## Exercise
Below are entries; copy exactly, and only, the lines from the one containing "Is bbox(444, 338, 467, 367): wheel" through their final line, leaving out pictures.

## Exercise materials

'''

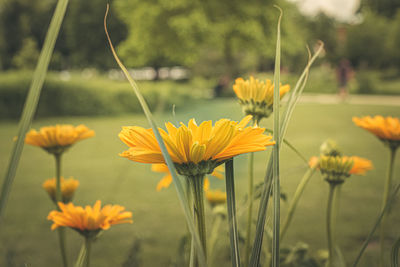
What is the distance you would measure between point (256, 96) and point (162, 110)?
0.21 meters

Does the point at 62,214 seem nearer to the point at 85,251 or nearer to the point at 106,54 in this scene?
the point at 85,251

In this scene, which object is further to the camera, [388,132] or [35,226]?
[35,226]

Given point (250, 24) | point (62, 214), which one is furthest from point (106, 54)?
point (62, 214)

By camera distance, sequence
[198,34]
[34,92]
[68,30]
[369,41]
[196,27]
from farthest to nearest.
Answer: [68,30] < [369,41] < [198,34] < [196,27] < [34,92]

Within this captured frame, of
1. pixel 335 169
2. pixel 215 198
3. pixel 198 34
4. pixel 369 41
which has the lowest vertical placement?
pixel 215 198

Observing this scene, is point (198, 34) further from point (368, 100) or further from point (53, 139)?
point (53, 139)

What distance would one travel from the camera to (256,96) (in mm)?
580

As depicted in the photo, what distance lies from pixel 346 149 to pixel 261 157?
955mm

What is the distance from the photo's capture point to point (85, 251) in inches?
18.5

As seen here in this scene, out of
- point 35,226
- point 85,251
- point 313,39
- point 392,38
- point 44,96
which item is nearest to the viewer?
point 85,251

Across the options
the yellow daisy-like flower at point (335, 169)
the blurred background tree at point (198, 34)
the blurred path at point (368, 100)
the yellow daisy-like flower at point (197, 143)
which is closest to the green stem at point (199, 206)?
the yellow daisy-like flower at point (197, 143)

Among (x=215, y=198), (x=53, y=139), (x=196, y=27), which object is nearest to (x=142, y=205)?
(x=215, y=198)

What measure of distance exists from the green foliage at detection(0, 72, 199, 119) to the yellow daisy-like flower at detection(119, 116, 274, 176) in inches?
240

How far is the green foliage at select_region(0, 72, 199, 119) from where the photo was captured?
6402mm
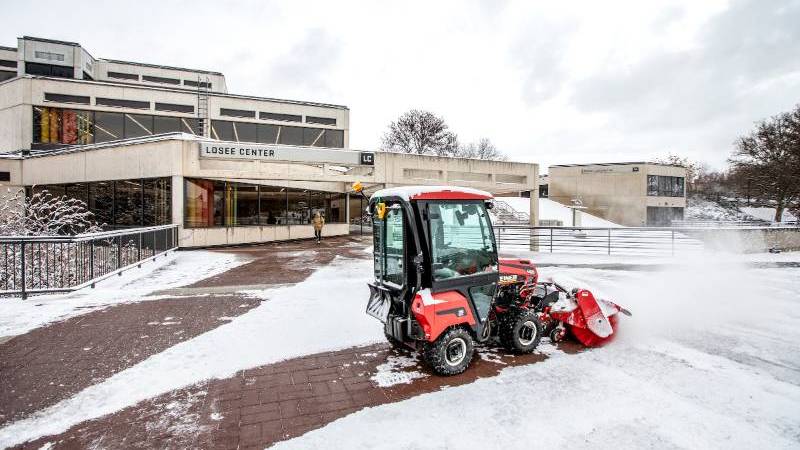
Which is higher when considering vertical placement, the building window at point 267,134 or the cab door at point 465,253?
the building window at point 267,134

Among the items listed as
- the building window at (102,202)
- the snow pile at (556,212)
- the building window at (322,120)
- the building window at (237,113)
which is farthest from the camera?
the snow pile at (556,212)

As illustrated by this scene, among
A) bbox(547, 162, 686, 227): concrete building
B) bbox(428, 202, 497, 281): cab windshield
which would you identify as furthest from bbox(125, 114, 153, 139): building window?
bbox(547, 162, 686, 227): concrete building

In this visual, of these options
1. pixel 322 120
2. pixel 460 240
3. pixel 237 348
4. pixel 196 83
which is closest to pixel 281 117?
pixel 322 120

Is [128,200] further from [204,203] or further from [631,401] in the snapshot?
[631,401]

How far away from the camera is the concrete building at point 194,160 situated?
16891mm

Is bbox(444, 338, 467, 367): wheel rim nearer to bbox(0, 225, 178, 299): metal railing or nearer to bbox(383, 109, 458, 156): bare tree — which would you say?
bbox(0, 225, 178, 299): metal railing

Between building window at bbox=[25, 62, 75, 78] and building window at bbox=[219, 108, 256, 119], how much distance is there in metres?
15.5

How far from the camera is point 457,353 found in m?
4.78

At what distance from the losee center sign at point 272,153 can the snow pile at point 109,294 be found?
484 centimetres

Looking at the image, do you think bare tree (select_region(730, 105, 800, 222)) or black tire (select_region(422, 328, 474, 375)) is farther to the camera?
bare tree (select_region(730, 105, 800, 222))

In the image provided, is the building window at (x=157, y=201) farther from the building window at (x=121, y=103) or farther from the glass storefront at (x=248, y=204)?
the building window at (x=121, y=103)

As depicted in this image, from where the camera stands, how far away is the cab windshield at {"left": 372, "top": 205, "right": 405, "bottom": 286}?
4930 mm

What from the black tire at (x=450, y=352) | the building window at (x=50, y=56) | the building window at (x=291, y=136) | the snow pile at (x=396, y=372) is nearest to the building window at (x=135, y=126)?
the building window at (x=291, y=136)

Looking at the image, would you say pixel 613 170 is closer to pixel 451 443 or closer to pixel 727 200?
pixel 727 200
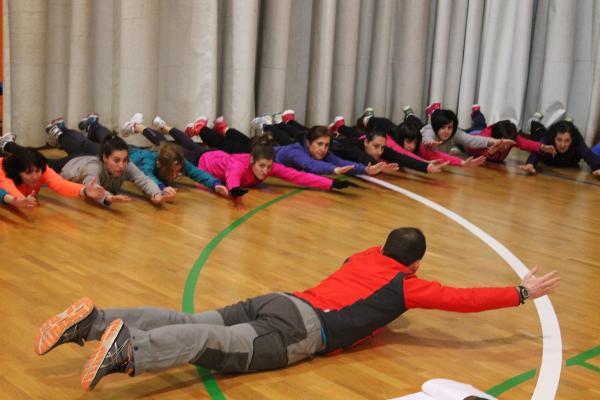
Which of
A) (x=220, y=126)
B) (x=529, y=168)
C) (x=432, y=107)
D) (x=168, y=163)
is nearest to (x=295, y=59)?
(x=220, y=126)

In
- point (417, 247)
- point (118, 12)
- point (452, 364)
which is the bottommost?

'''

## Exercise result
Is bbox(444, 338, 467, 367): wheel rim nearer to bbox(0, 225, 178, 299): metal railing or nearer to bbox(383, 109, 458, 156): bare tree — which would you say?
bbox(0, 225, 178, 299): metal railing

Between building window at bbox=[25, 62, 75, 78] and building window at bbox=[219, 108, 256, 119], how much distance is there in metres?
15.5

How far from the camera is point 457,353 found in m?
4.78

At what distance from the losee center sign at point 272,153 can the snow pile at point 109,294 be found?
484 centimetres

Looking at the image, do you think bare tree (select_region(730, 105, 800, 222)) or black tire (select_region(422, 328, 474, 375)) is farther to the camera?
bare tree (select_region(730, 105, 800, 222))

In the image provided, is the building window at (x=157, y=201) farther from the building window at (x=121, y=103) or farther from the glass storefront at (x=248, y=204)?
the building window at (x=121, y=103)

As depicted in this image, from where the camera stands, how far away is the cab windshield at {"left": 372, "top": 205, "right": 405, "bottom": 286}?
4930 mm

What from the black tire at (x=450, y=352) | the building window at (x=50, y=56) | the building window at (x=291, y=136) | the snow pile at (x=396, y=372) is nearest to the building window at (x=135, y=126)?
the building window at (x=291, y=136)

Looking at the image, would you say pixel 613 170 is closer to pixel 451 443 or closer to pixel 727 200?
pixel 727 200
Which of
A) (x=220, y=126)
B) (x=529, y=168)
C) (x=432, y=107)
D) (x=168, y=163)
is nearest to (x=295, y=59)?
(x=220, y=126)

In
- point (417, 247)
- point (118, 12)
- point (452, 364)
which is the bottommost?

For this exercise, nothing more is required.